[Data extracted from a collection]
☆ ☆ ☆ ☆ ☆ ☆ ☆

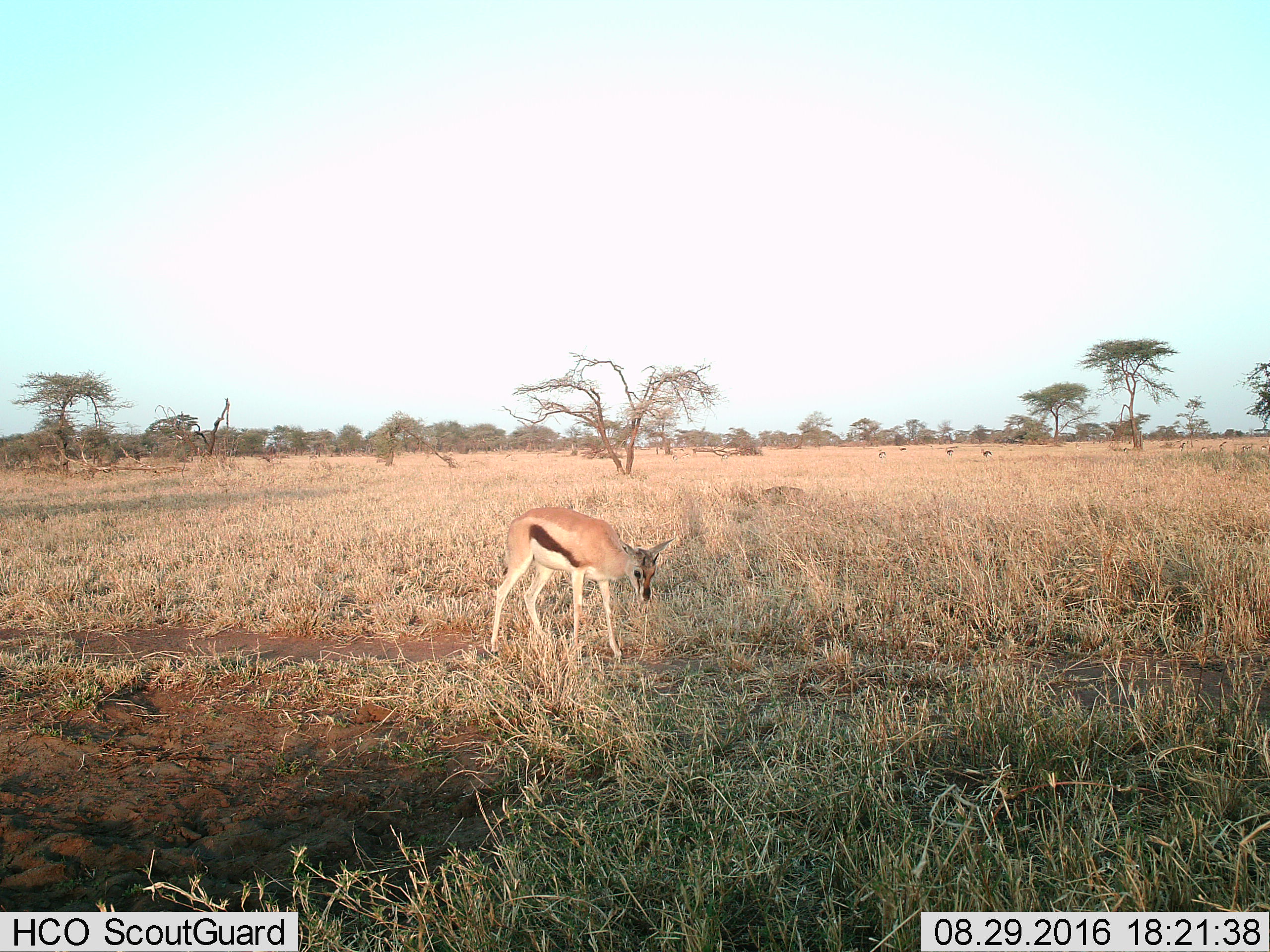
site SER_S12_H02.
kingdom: Animalia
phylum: Chordata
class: Mammalia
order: Artiodactyla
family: Bovidae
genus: Eudorcas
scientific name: Eudorcas thomsonii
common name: thomson's gazelle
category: gazellethomsons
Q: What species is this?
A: Gazellethomsons (thomson's gazelle) (Eudorcas thomsonii).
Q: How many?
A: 5.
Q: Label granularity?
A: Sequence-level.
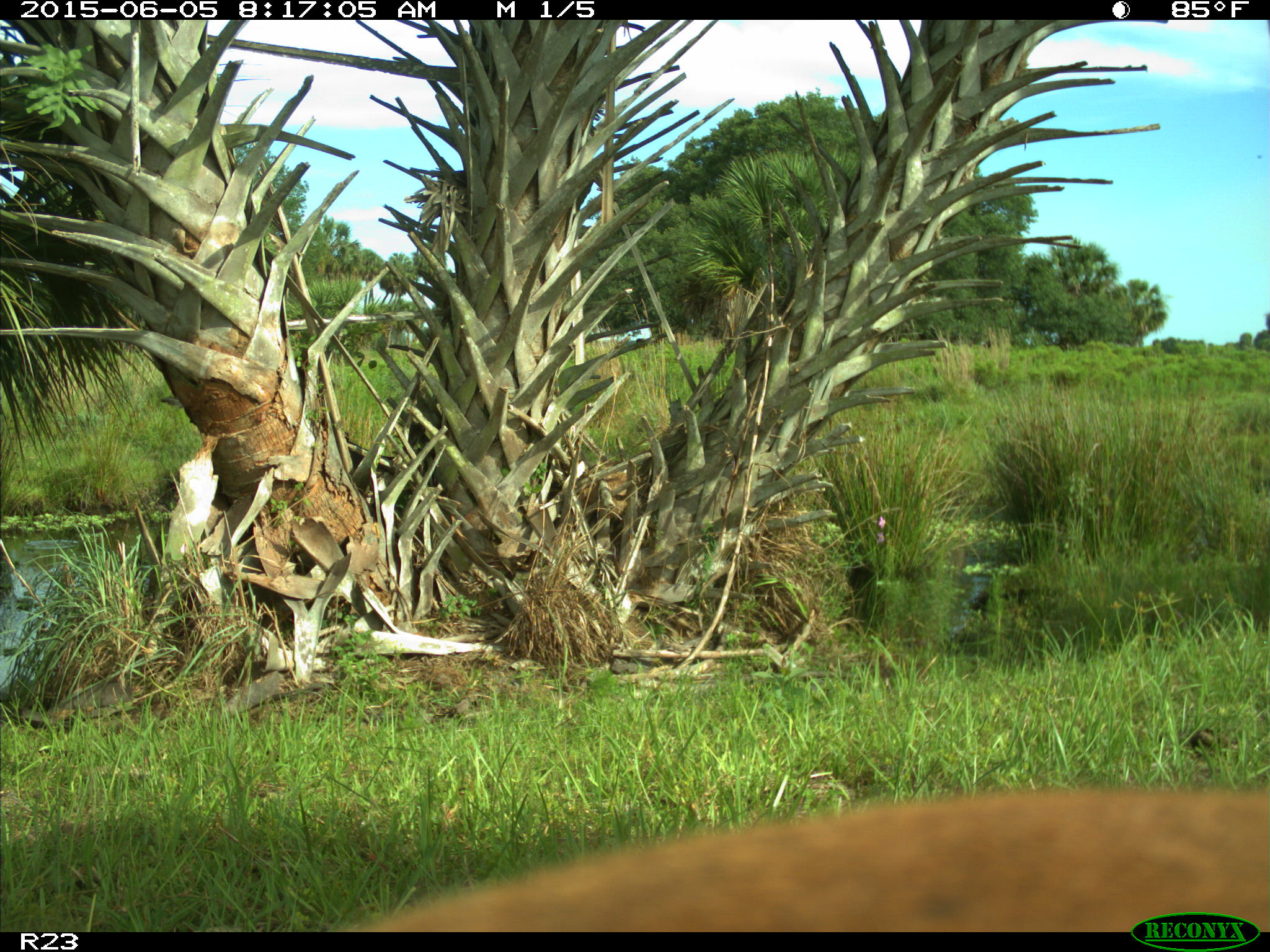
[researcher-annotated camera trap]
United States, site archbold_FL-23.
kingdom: Animalia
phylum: Chordata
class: Mammalia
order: Artiodactyla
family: Bovidae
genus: Bos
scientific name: Bos taurus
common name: domestic cow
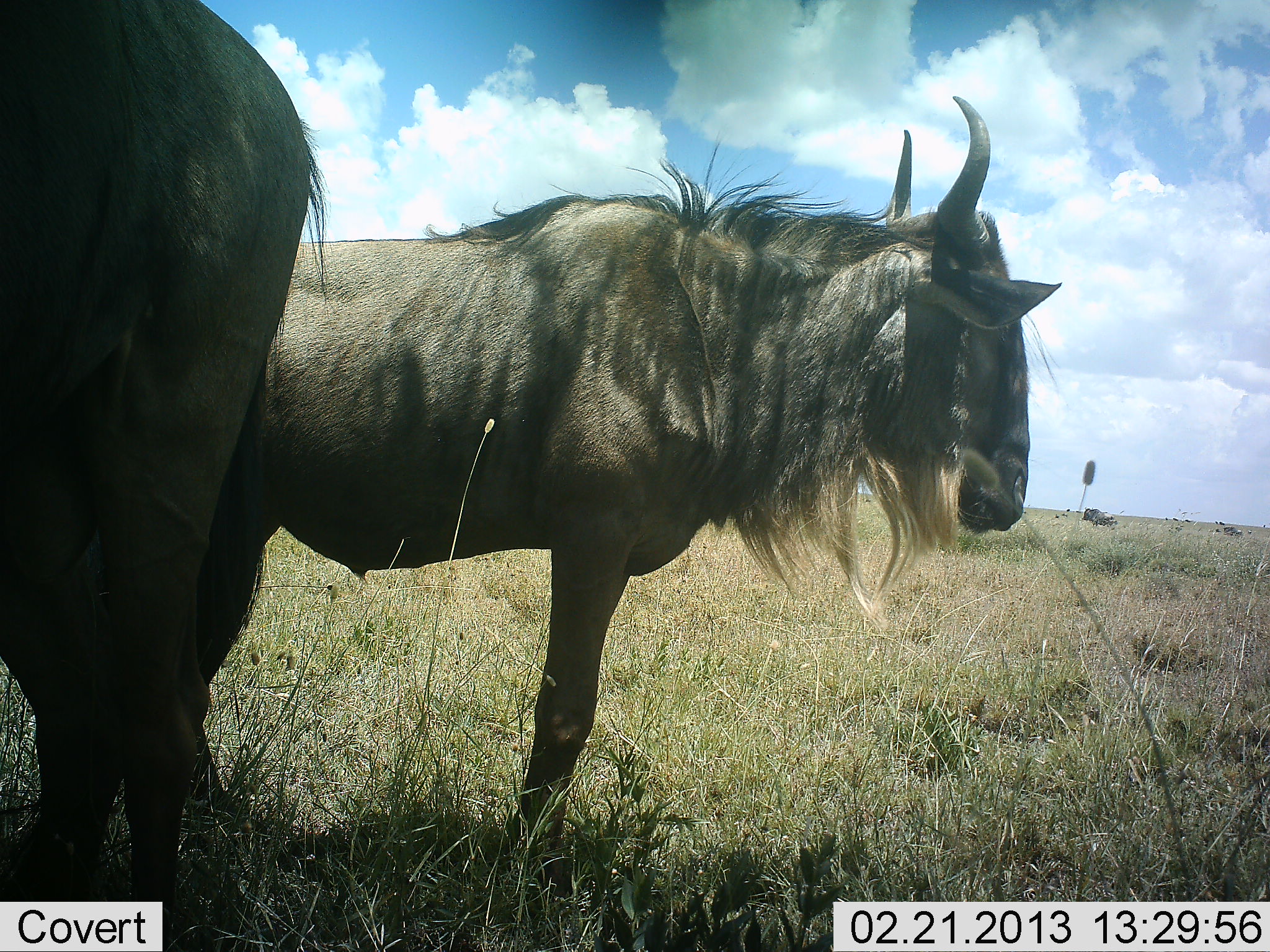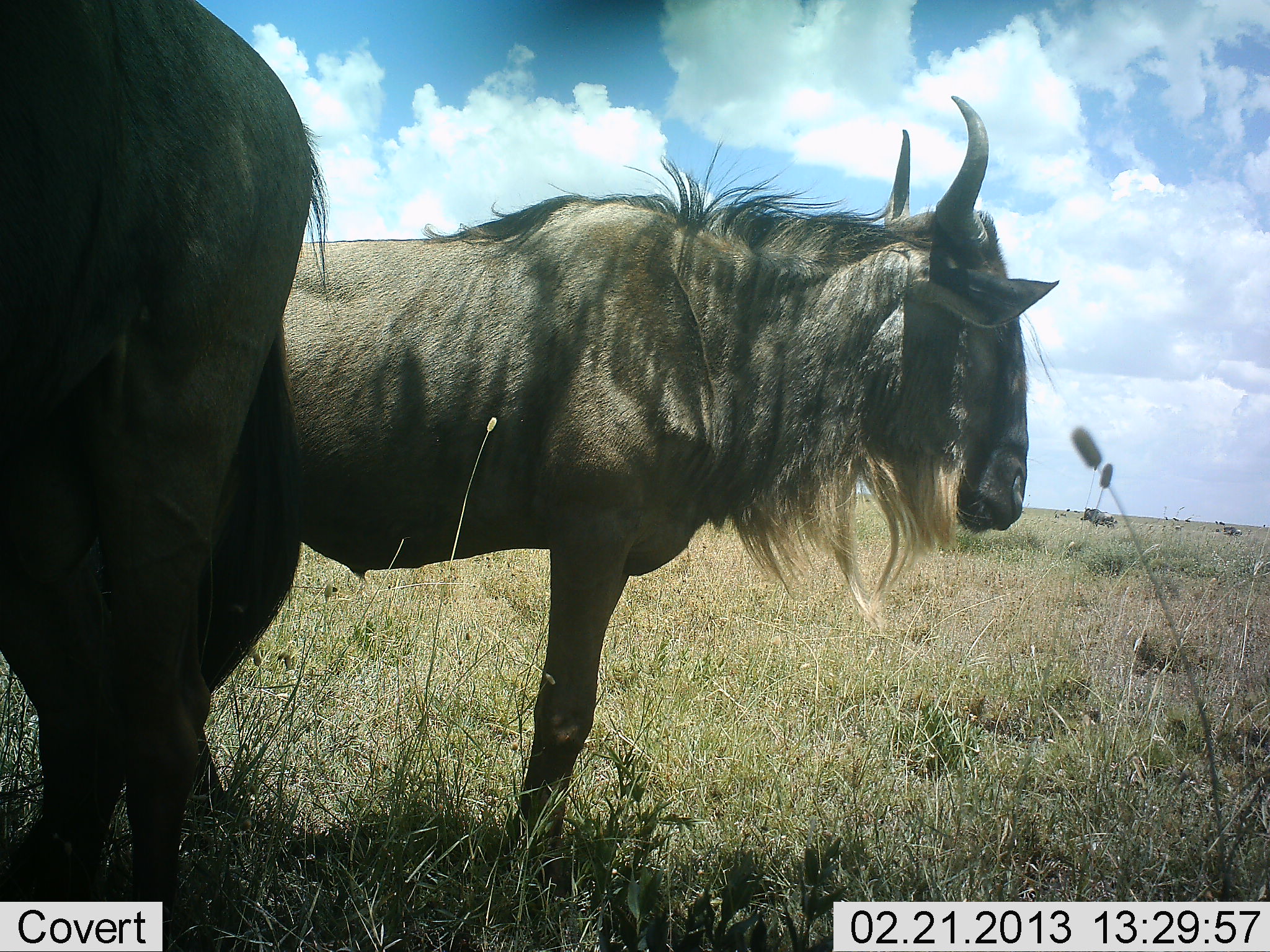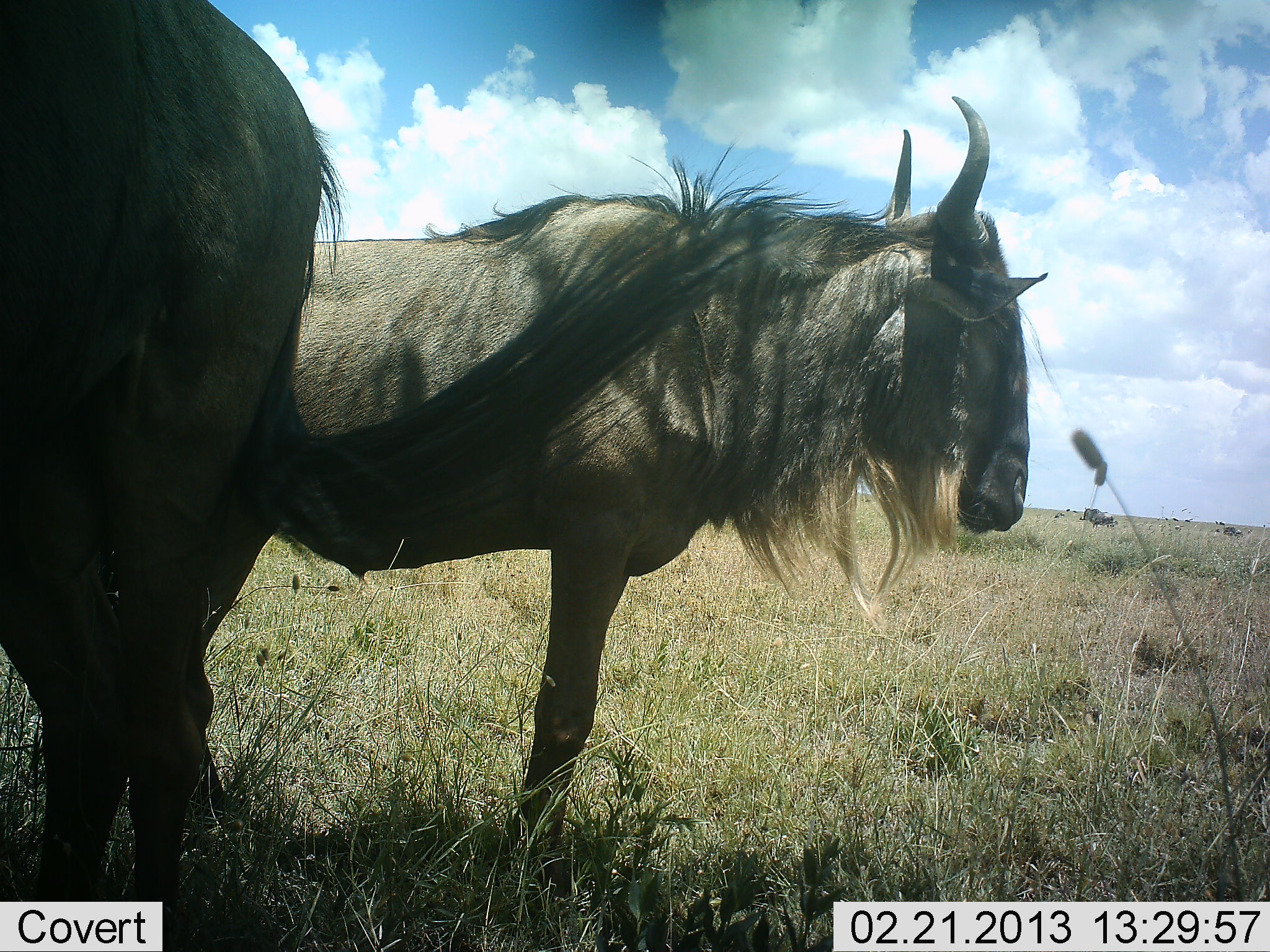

☆ ☆ ☆ ☆ ☆ ☆ ☆

▸ ACTION ITEM:
Reproduce exactly the part of the records above that begins at the line holding "Q: How many?" and ends at the final line, both included, leaving out the pictures.

▸ TASK OUTPUT:
Q: How many?
A: 5.
Q: Label granularity?
A: Sequence-level.
[researcher-annotated camera trap]
United States, site archbold_FL-23.
kingdom: Animalia
phylum: Chordata
class: Mammalia
order: Artiodactyla
family: Bovidae
genus: Bos
scientific name: Bos taurus
common name: domestic cow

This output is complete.